# Sqealin like a pig in heat



## DR. P. Proteus (Nov 5, 2015)

So I have this serpentine belt giving me fits. New belt of course and everything else seems OK but it just keeps singing. I think its the crank pulley. The pulley grooves had a good amount of rust build up, it was caked up pretty good. I took a wire brush to it but it only stopped squealing for a little bit. I am thinking the pulley ( which is actually the harmonic balancer) is the cause. I think its just plain wore out, kinda of slickend out and slipping on the belt. I have never come across this, has anybody else?


----------



## blades (Jul 29, 2016)

Never had a problem with the balancer but the dang tensioners freeze up. The bearing goes south and they can cause what you are hearing.


----------



## alleyyooper (Aug 20, 2016)

Funny we used to raise pigs on the farm and do not ever remember hearing a old sow in heat squealing because/for it.
So have you tried plain old hand soap?

 Al


----------



## PasoRoblesJimmy (Aug 24, 2016)

blades said:


> Never had a problem with the balancer but the dang tensioners freeze up. The bearing goes south and they can cause what you are hearing.

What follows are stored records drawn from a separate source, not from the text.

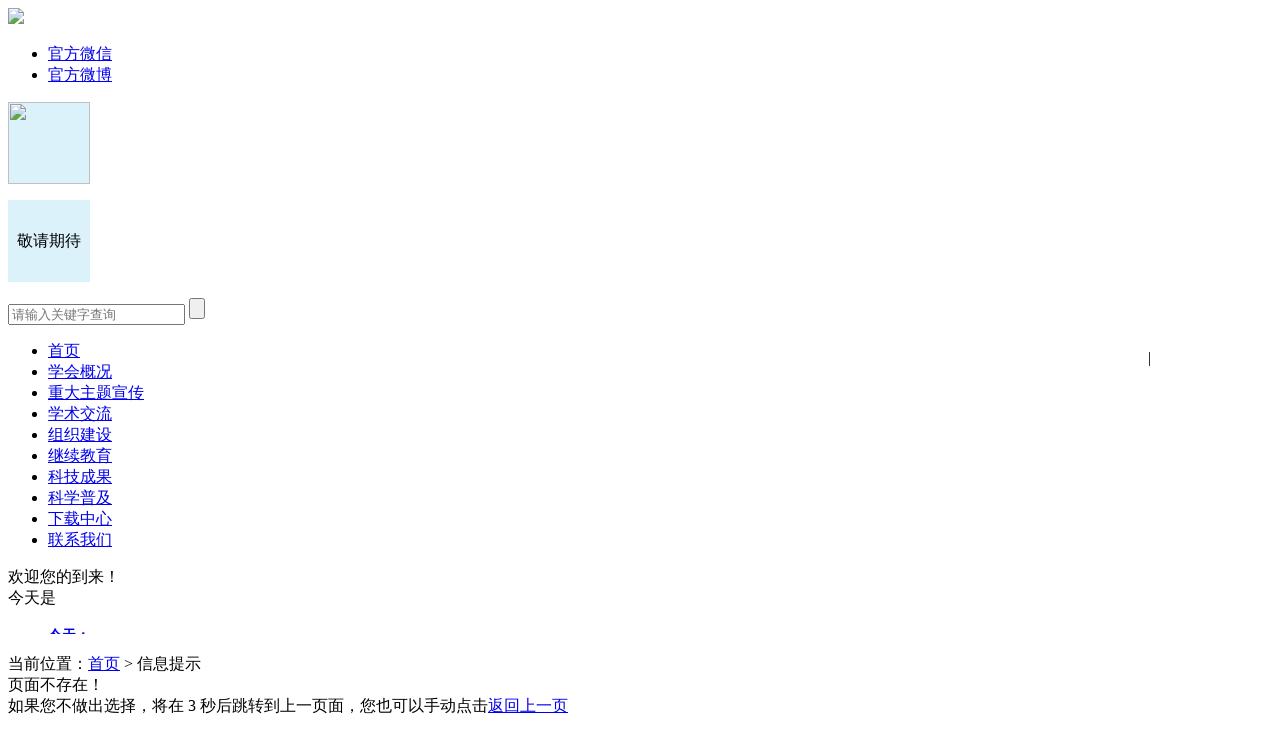

--- FILE ---
content_type: text/html; charset=utf-8
request_url: http://www.fjma.org.cn/article_category.php?id=5
body_size: 2739
content:
<!doctype html>
<html>
<head>
<meta charset="utf-8">
<title>福建省医学会</title>
<meta http-equiv="refresh" content="3; URL=http://www.fjma.org.cn/" />
<meta name="author" content="福建省医学会">
<meta name="keywords" content="福建省医学会,福建省医学科学技术,福建省医学管理工作者,医学科学技术" />
<meta name="description" content="福建省医学会是由全省医学科学技术工作者和医学管理工作者自愿组成的学术性群众团体，是依法成立的社团法人。其宗旨是团结广大医学科学技术工作者，促进医学科学技术的繁荣和发展，促进医学科学技术的普及和推广，促进医学科技人才的成长和发展，为人民的健康和社会主义现代化建设服务，维护医学科学技术工作者的合法权益，为医学科学技术工作者服务。" />
<link href="http://www.fjma.org.cn/theme/fjma/style.css" rel="stylesheet" type="text/css">
<script type="text/javascript" src="http://www.fjma.org.cn/theme/fjma/js/jquery.js"></script>
<script type="text/javascript" src="http://www.fjma.org.cn/theme/fjma/js/common.js"></script>
<script type="text/javascript" src="http://www.fjma.org.cn/theme/fjma/js/marquee.js"></script>
<script type="text/javascript" src="http://www.fjma.org.cn/theme/fjma/js/slider.js"></script>
</head>

<body>
<header class="header rel">
<!--页面头部-->
<div class="yx_top_1">
  <div class="yx_logo"> <a href="/" class="lf"> <img src="http://www.fjma.org.cn/theme/fjma/images/logo.png" height="150"> </a> </div>
  <div class="yx_top_4">
    <ul class="yx_top_right">
      <li class="yx_top_right_1"> <a href="#" class="yx_fx_wx"> <span></span> 官方微信 </a> </li>
      <li class="yx_top_right_2"> <a href="#"> <span></span> 官方微博 </a> </li>
      <!--
	  <li class="yx_top_right_3"> <a target="_blank" href="javascript:void(0);"> <span></span> 登录 </a> </li>
      <li>|</li>
      <li><a href="javascript:void(0);" target="_blank">注册</a></li>
	  -->
    </ul>
    <div class="yx_fx_wx-1"> <p style="width:82px;height:82px;line-height:82px;background:#dcf2fa;text-align:center;"><img src="http://www.fjma.org.cn/theme/fjma/images/wechat.png" width="82" height="82"></p> </div>
    <div class="yx_fx_wx-2"> <p style="width:82px;height:82px;line-height:82px;background:#dcf2fa;text-align:center;">敬请期待<img src="http://www.fjma.org.cn/theme/fjma/images/weibo.png" width="82" height="82" style="display:none;"></p> </div>
    <form class="yx_top_input" action="/" method="get" target="_blank">
	  <input id="txt" name="module" type="hidden" value="article">
      <input id="txt" name="s" type="text" placeholder="请输入关键字查询">
      <span style="position: absolute; width: 10%; height:50%; right: 4px; bottom: 11px;">|</span>
      <input id="sbt" type="submit" value="" style="outline: none;">
    </form>
  </div>
  
  <script>
	$(function(){
		$('.yx_top_right_1').mouseover(function (){
			$('.yx_fx_wx-1').show();
		}).mouseout(function (){
			$('.yx_fx_wx-1').hide();
		});
		$('.yx_top_right_2').mouseover(function (){
			$('.yx_fx_wx-2').show();
		}).mouseout(function (){
			$('.yx_fx_wx-2').hide();
		});
	});
  </script>  
   
  <div class="clear"></div>
</div>

<script type="text/javascript" charset="utf-8" async="" defer="">
$(function(){
//头部检索
$('#sbt').on('click',checkSearch);
function checkSearch(){
var txtHtml = $('#txt').val();
if(txtHtml == ''){
alert('请输入关键词');
$('#txt').focus();
return false;
}
}});
</script>  
 


<div class="headbox"> 
  <!--导航-->
  <div class="nav">
    <ul>
      <li ><a href="http://www.fjma.org.cn/">首页</a></li>
            <li ><a href="http://www.fjma.org.cn/about.html">学会概况</a></li>
            <li ><a href="http://www.fjma.org.cn/news/MajorThemePromotion">重大主题宣传</a></li>
            <li ><a href="http://www.fjma.org.cn/news/learning">学术交流</a></li>
            <li ><a href="http://www.fjma.org.cn/news/organization">组织建设</a></li>
            <li ><a href="http://www.fjma.org.cn/news/continuing">继续教育</a></li>
            <li ><a href="http://www.fjma.org.cn/news/science">科技成果</a></li>
            <li ><a href="http://www.fjma.org.cn/news/popularize">科学普及</a></li>
            <li ><a href="http://www.fjma.org.cn/download/download">下载中心</a></li>
            <li ><a href="http://www.fjma.org.cn/contact.html">联系我们</a></li>
          </ul>
    <div class="clear"></div>
  </div>
  <div class="date">
    <div class="inbox">
      <div class="welcome">欢迎您的到来！</div>
      <div class="datetime">今天是<span id="datetime"></span></div>
      <div class="weather">
        <iframe width="280" scrolling="no" height="25" frameborder="0" allowtransparency="true" src="http://i.tianqi.com/index.php?c=code&id=10&icon=5"></iframe>
      </div>
    </div>
  </div>
</div>
<!--logo与导航结束--> 
<!--页面头部结束-->
</header><div class="xueshu_box">
    <div class="left">
    <ul class="xuehui_jj">
            <li style="display: none;"> <a href="page.php?id=1" title="学会简介"> 学会简介 </a> </li>
      <li style="display: none;"> <a href="article_category.php?id=13" title="通知公告"> 通知公告 </a> </li>
      <li style="display: none;"> <a href="article_category.php?id=16" title="工作动态"> 工作动态 </a> </li>
          </ul>
    <div class="nav"></div>
  </div>  <div class="right">
    <div class="nav">当前位置：<a href="http://www.fjma.org.cn/">首页</a> &gt; 信息提示</div>    <div class="acticle">
      <div class="title">页面不存在！</div>
      <div class="main">
      如果您不做出选择，将在 3 秒后跳转到上一页面，您也可以手动点击<a href="http://www.fjma.org.cn/">返回上一页</a>
      </div>
    </div>
  </div>
</div>
<div class="bule_line"></div>
<footer class="footer">
  <div class="footer">
    <p>地址：福建省福州市鼓楼区鼓屏路61号（省卫健委院内）5号楼<br />
    电话：0591-87873675 邮编：350003 电子邮箱：fjsyxh888@163.com</p>
    <p>福建医学会版权所有 Copyright ©2009-2023 Fujian Medical Association.All rights reserved</p>
    <p><a href="https://beian.miit.gov.cn/" target="_blank">闽ICP备19012084号-1</a>  技术支持：<a href="https://www.drunkcow.cn/" target="_blank">福州网站建设</a></p>
    <p><a href="/"><img src="http://www.fjma.org.cn/theme/fjma/images/1708040350294746516.jpg" height="150"></a></p>
  </div>
  <!--首页底部结束--> 
  <div style="display:none"><script src="https://s13.cnzz.com/z_stat.php?id=1274681459&web_id=1274681459" language="JavaScript"></script></div></footer></body>
</html>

Check the bearings in the tensioner and idler pulleys with a mechanic's stethoscope. Defective bearings will make a chirping or a grinding sound.


----------



## DR. P. Proteus (Oct 23, 2016)

I have had a Gator Belt on it for the last little while. It still makes a little noise thought the belt's design helps. I think the problem is one of the pulleys is out of alignment. I have seen this before. Sometimes on a press on pulley.


----------



## PasoRoblesJimmy (Oct 23, 2016)

Could also be the belt tensioner. If the tensioner isn't working right, all kinds of strange things can happen.

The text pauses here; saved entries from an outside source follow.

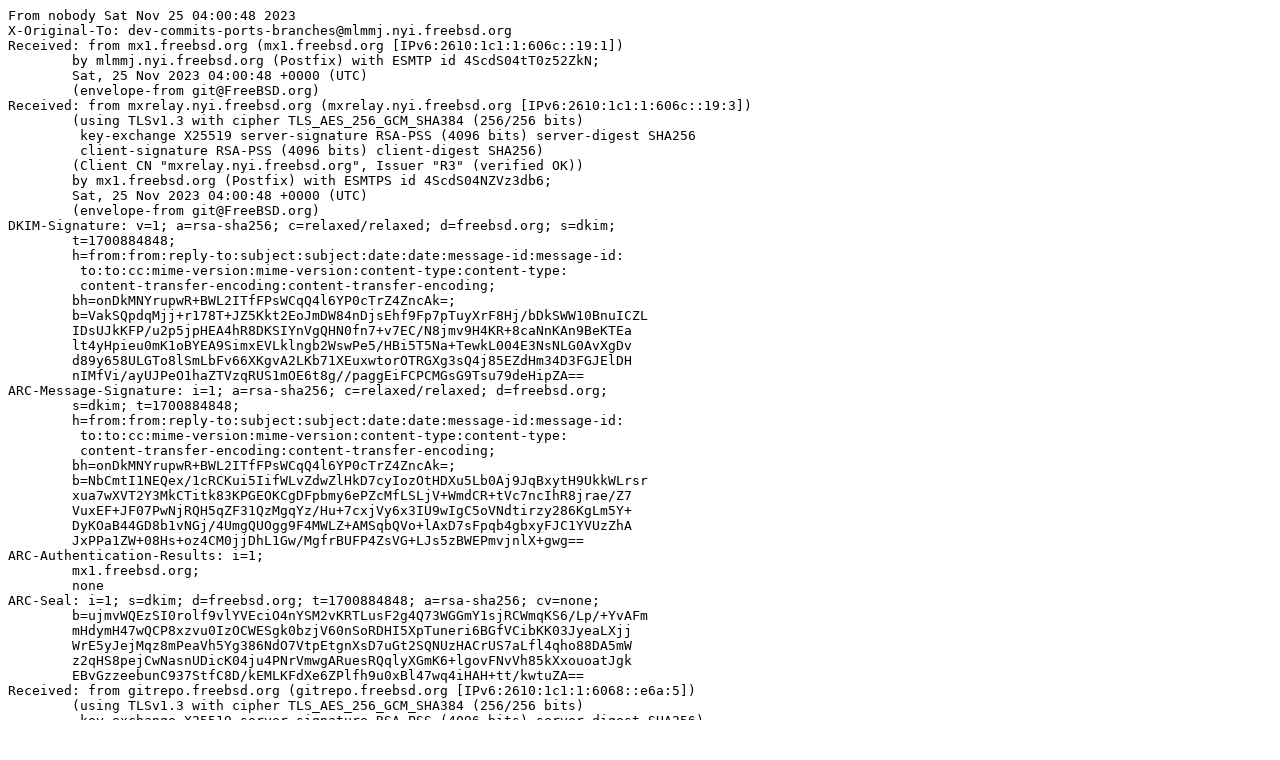

--- FILE ---
content_type: text/plain
request_url: https://lists.freebsd.org/archives/dev-commits-ports-branches/2023-November/005929.txt
body_size: 3061
content:
From nobody Sat Nov 25 04:00:48 2023
X-Original-To: dev-commits-ports-branches@mlmmj.nyi.freebsd.org
Received: from mx1.freebsd.org (mx1.freebsd.org [IPv6:2610:1c1:1:606c::19:1])
	by mlmmj.nyi.freebsd.org (Postfix) with ESMTP id 4ScdS04tT0z52ZkN;
	Sat, 25 Nov 2023 04:00:48 +0000 (UTC)
	(envelope-from git@FreeBSD.org)
Received: from mxrelay.nyi.freebsd.org (mxrelay.nyi.freebsd.org [IPv6:2610:1c1:1:606c::19:3])
	(using TLSv1.3 with cipher TLS_AES_256_GCM_SHA384 (256/256 bits)
	 key-exchange X25519 server-signature RSA-PSS (4096 bits) server-digest SHA256
	 client-signature RSA-PSS (4096 bits) client-digest SHA256)
	(Client CN "mxrelay.nyi.freebsd.org", Issuer "R3" (verified OK))
	by mx1.freebsd.org (Postfix) with ESMTPS id 4ScdS04NZVz3db6;
	Sat, 25 Nov 2023 04:00:48 +0000 (UTC)
	(envelope-from git@FreeBSD.org)
DKIM-Signature: v=1; a=rsa-sha256; c=relaxed/relaxed; d=freebsd.org; s=dkim;
	t=1700884848;
	h=from:from:reply-to:subject:subject:date:date:message-id:message-id:
	 to:to:cc:mime-version:mime-version:content-type:content-type:
	 content-transfer-encoding:content-transfer-encoding;
	bh=onDkMNYrupwR+BWL2ITfFPsWCqQ4l6YP0cTrZ4ZncAk=;
	b=VakSQpdqMjj+r178T+JZ5Kkt2EoJmDW84nDjsEhf9Fp7pTuyXrF8Hj/bDkSWW10BnuICZL
	IDsUJkKFP/u2p5jpHEA4hR8DKSIYnVgQHN0fn7+v7EC/N8jmv9H4KR+8caNnKAn9BeKTEa
	lt4yHpieu0mK1oBYEA9SimxEVLklngb2WswPe5/HBi5T5Na+TewkL004E3NsNLG0AvXgDv
	d89y658ULGTo8lSmLbFv66XKgvA2LKb71XEuxwtorOTRGXg3sQ4j85EZdHm34D3FGJElDH
	nIMfVi/ayUJPeO1haZTVzqRUS1mOE6t8g//paggEiFCPCMGsG9Tsu79deHipZA==
ARC-Message-Signature: i=1; a=rsa-sha256; c=relaxed/relaxed; d=freebsd.org;
	s=dkim; t=1700884848;
	h=from:from:reply-to:subject:subject:date:date:message-id:message-id:
	 to:to:cc:mime-version:mime-version:content-type:content-type:
	 content-transfer-encoding:content-transfer-encoding;
	bh=onDkMNYrupwR+BWL2ITfFPsWCqQ4l6YP0cTrZ4ZncAk=;
	b=NbCmtI1NEQex/1cRCKui5IifWLvZdwZlHkD7cyIozOtHDXu5Lb0Aj9JqBxytH9UkkWLrsr
	xua7wXVT2Y3MkCTitk83KPGEOKCgDFpbmy6ePZcMfLSLjV+WmdCR+tVc7ncIhR8jrae/Z7
	VuxEF+JF07PwNjRQH5qZF31QzMgqYz/Hu+7cxjVy6x3IU9wIgC5oVNdtirzy286KgLm5Y+
	DyKOaB44GD8b1vNGj/4UmgQUOgg9F4MWLZ+AMSqbQVo+lAxD7sFpqb4gbxyFJC1YVUzZhA
	JxPPa1ZW+08Hs+oz4CM0jjDhL1Gw/MgfrBUFP4ZsVG+LJs5zBWEPmvjnlX+gwg==
ARC-Authentication-Results: i=1;
	mx1.freebsd.org;
	none
ARC-Seal: i=1; s=dkim; d=freebsd.org; t=1700884848; a=rsa-sha256; cv=none;
	b=ujmvWQEzSI0rolf9vlYVEciO4nYSM2vKRTLusF2g4Q73WGGmY1sjRCWmqKS6/Lp/+YvAFm
	mHdymH47wQCP8xzvu0IzOCWESgk0bzjV60nSoRDHI5XpTuneri6BGfVCibKK03JyeaLXjj
	WrE5yJejMqz8mPeaVh5Yg386NdO7VtpEtgnXsD7uGt2SQNUzHACrUS7aLfl4qho88DA5mW
	z2qHS8pejCwNasnUDicK04ju4PNrVmwgARuesRQqlyXGmK6+lgovFNvVh85kXxouoatJgk
	EBvGzzeebunC937StfC8D/kEMLKFdXe6ZPlfh9u0xBl47wq4iHAH+tt/kwtuZA==
Received: from gitrepo.freebsd.org (gitrepo.freebsd.org [IPv6:2610:1c1:1:6068::e6a:5])
	(using TLSv1.3 with cipher TLS_AES_256_GCM_SHA384 (256/256 bits)
	 key-exchange X25519 server-signature RSA-PSS (4096 bits) server-digest SHA256)
	(Client did not present a certificate)
	by mxrelay.nyi.freebsd.org (Postfix) with ESMTPS id 4ScdS03S1Wz1CGS;
	Sat, 25 Nov 2023 04:00:48 +0000 (UTC)
	(envelope-from git@FreeBSD.org)
Received: from gitrepo.freebsd.org ([127.0.1.44])
	by gitrepo.freebsd.org (8.17.1/8.17.1) with ESMTP id 3AP40msX018524;
	Sat, 25 Nov 2023 04:00:48 GMT
	(envelope-from git@gitrepo.freebsd.org)
Received: (from git@localhost)
	by gitrepo.freebsd.org (8.17.1/8.17.1/Submit) id 3AP40mLl018510;
	Sat, 25 Nov 2023 04:00:48 GMT
	(envelope-from git)
Date: Sat, 25 Nov 2023 04:00:48 GMT
Message-Id: <202311250400.3AP40mLl018510@gitrepo.freebsd.org>
To: ports-committers@FreeBSD.org, dev-commits-ports-all@FreeBSD.org,
        dev-commits-ports-branches@FreeBSD.org
From: "Jason E. Hale" <jhale@FreeBSD.org>
Subject: git: c3d4fda5198a - 2023Q4 - devel/dbus: Fix CMake config
List-Id: Commits to the quarterly branches of the FreeBSD ports repository <dev-commits-ports-branches.freebsd.org>
List-Archive: https://lists.freebsd.org/archives/dev-commits-ports-branches
List-Help: <mailto:dev-commits-ports-branches+help@freebsd.org>
List-Post: <mailto:dev-commits-ports-branches@freebsd.org>
List-Subscribe: <mailto:dev-commits-ports-branches+subscribe@freebsd.org>
List-Unsubscribe: <mailto:dev-commits-ports-branches+unsubscribe@freebsd.org>
Sender: owner-dev-commits-ports-branches@freebsd.org
X-BeenThere: dev-commits-ports-branches@freebsd.org
MIME-Version: 1.0
Content-Type: text/plain; charset=utf-8
Content-Transfer-Encoding: 8bit
X-Git-Committer: jhale
X-Git-Repository: ports
X-Git-Refname: refs/heads/2023Q4
X-Git-Reftype: branch
X-Git-Commit: c3d4fda5198ad0fee7a13b55f25188c90596f92e
Auto-Submitted: auto-generated

The branch 2023Q4 has been updated by jhale:

URL: https://cgit.FreeBSD.org/ports/commit/?id=c3d4fda5198ad0fee7a13b55f25188c90596f92e

commit c3d4fda5198ad0fee7a13b55f25188c90596f92e
Author:     Jason E. Hale <jhale@FreeBSD.org>
AuthorDate: 2023-11-25 03:48:46 +0000
Commit:     Jason E. Hale <jhale@FreeBSD.org>
CommitDate: 2023-11-25 04:00:35 +0000

    devel/dbus: Fix CMake config
    
    The CMake config was essentially searching for the dbus pkgconfig file
    in ${LOCALBASE}/lib/pkgconfig instead of ${LOCALBASE}/libdata/pkgconfig.
    Not finding it, DBus1_FOUND was being set to false. devel/qt6-base, in
    particular, was not finding dbus before this change.
    
    MFH:            2023Q4
    (cherry picked from commit fe00c4f9a3f94b92dc13ca809a5937b7fa0230ac)
---
 devel/dbus/Makefile                                   |  1 +
 devel/dbus/files/patch-cmake_DBus1Config.pkgconfig.in | 13 +++++++++++++
 2 files changed, 14 insertions(+)

diff --git a/devel/dbus/Makefile b/devel/dbus/Makefile
index 6f526ca07aaa..d30abdb42873 100644
--- a/devel/dbus/Makefile
+++ b/devel/dbus/Makefile
@@ -1,5 +1,6 @@
 PORTNAME=	dbus
 DISTVERSION=	1.14.10
+PORTREVISION=	1
 PORTEPOCH=	1
 CATEGORIES=	devel gnome
 MASTER_SITES=	https://dbus.freedesktop.org/releases/dbus/
diff --git a/devel/dbus/files/patch-cmake_DBus1Config.pkgconfig.in b/devel/dbus/files/patch-cmake_DBus1Config.pkgconfig.in
new file mode 100644
index 000000000000..cf9b0e58b41f
--- /dev/null
+++ b/devel/dbus/files/patch-cmake_DBus1Config.pkgconfig.in
@@ -0,0 +1,13 @@
+Fix location of pkgconfig directory on FreeBSD.
+
+--- cmake/DBus1Config.pkgconfig.in.orig	2022-10-02 14:06:53 UTC
++++ cmake/DBus1Config.pkgconfig.in
+@@ -8,7 +8,7 @@
+ # [1] This variable is not required if DBus1_LIBRARIES is added
+ #     to a target with target_link_libraries
+ 
+-get_filename_component(DBus1_PKGCONFIG_DIR "${CMAKE_CURRENT_LIST_DIR}/../../pkgconfig" ABSOLUTE)
++get_filename_component(DBus1_PKGCONFIG_DIR "${CMAKE_CURRENT_LIST_DIR}/../../../libdata/pkgconfig" ABSOLUTE)
+ get_filename_component(DBus1_NEARBY_ARCH_INCLUDE_DIR "${CMAKE_CURRENT_LIST_DIR}/../../dbus-1.0/include" ABSOLUTE)
+ find_package(PkgConfig)
+ if(DEFINED ENV{PKG_CONFIG_DIR})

RockAuto Newsletter: October 2016
http://www.rockauto.com/Newsletter/


----------



## DR. P. Proteus (Oct 23, 2016)

PasoRoblesJimmy said:


> Could also be the belt tensioner. If the tensioner isn't working right, all kinds of strange things can happen.
> 
> RockAuto Newsletter: October 2016
> http://www.rockauto.com/Newsletter/




If it was something that simple I would NEVER bother all you hard working busy people about it.


----------



## ironman_gq (Oct 25, 2016)

Pulley out of alignment makes one heck of a squeal, start by eyeballing the alignment and checking over the tensioner arm and idler pulley bearings.


----------



## PasoRoblesJimmy (Oct 26, 2016)

ironman_gq said:


> Pulley out of alignment makes one heck of a squeal, start by eyeballing the alignment and checking over the tensioner arm and idler pulley bearings.



Once got an alternator from NAPA with a pulley that was slightly out of alignment which caused the serpentine belt to climb up on the sides of the pulley.


----------